[Opening Selected text section]
The polymerisation reaction, shown in the diagram below, is a vinyl addition catalysed by free radicals. The reaction is initiated by TEMED, which induces free radical formation from ammonium persulphate (APS). The free radicals transfer electrons to the acrylamide/bisacrylamide monomers, radicalizing them and causing them to react with each other to form the polyacrylamide chain.

In the absence of bis-acrylamide, the acrylamide would polymerise into long strands, not a porous gel. But as the diagram shows, bis-acrylamide cross-links the acrylamide chains and this is what gives rise to the formation of the porous gel matrix. The amount of crosslinking, and therefore the pore size and consequent separation properties of the gel can be controlled by varying the ratio of acrylamide to bis-acrylamide.

For more information on polyacrylamide gel polymerisation see Biorad Bulletin 1156

Agarose gel formation

So what about agarose? Well, agarose – the main component of the gelatinous agar that can be isolated from certain species of seaweed – is itself a polymer. But, polymerisation is not the mechanism for agarose gel formation.
[Closing Selected text section]
[Opening Material shown section]
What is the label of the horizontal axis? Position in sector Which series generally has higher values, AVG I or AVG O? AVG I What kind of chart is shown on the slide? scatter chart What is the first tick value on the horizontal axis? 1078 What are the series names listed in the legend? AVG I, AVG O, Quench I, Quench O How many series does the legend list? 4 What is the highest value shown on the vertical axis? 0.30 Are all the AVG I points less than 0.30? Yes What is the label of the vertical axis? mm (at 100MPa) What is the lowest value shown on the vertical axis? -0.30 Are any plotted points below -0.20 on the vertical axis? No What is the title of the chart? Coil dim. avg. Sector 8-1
[Closing Material shown section]
[Opening Material shown section]
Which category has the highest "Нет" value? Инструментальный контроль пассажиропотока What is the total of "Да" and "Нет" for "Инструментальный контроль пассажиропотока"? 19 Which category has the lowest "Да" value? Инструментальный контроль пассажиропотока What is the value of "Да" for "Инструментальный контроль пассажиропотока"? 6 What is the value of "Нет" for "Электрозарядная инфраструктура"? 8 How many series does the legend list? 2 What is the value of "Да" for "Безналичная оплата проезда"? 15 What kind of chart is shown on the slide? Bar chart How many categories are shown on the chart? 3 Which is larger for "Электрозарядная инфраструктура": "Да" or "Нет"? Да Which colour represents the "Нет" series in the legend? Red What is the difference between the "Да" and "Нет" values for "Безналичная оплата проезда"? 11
[Closing Material shown section]
§ **Exercise tasks**
**1)** Answer these about the text on gel formation:
(a) What initiates the polymerization reaction?
(b) What would acrylamide form if bis-acrylamide were absent?
(c) From what can the gelatinous agar containing agarose be isolated?
**2)** Carry the text on gel formation further, starting after its last sentence.

§ **Answer set**
**1)**
(a) TEMED.
(b) Long strands, not a porous gel.
(c) Certain species of seaweed.

**2)**
Chemically, agarose is a polysaccharide, whose monomeric unit is a disaccharide of D-galactose and 3,6-anhydro-L-galactopyranose which is shown in the diagram below.

In aqueous solutions below 35°C these polymer strands are held together in a porous gel structure by non-covalent interactions like hydrogen bonds and electrostatic interactions. Heating the solution breaks these non-covalent interactions and separates the strands. Then as the solution cools, these non-covalent interactions are re-established and the gel forms.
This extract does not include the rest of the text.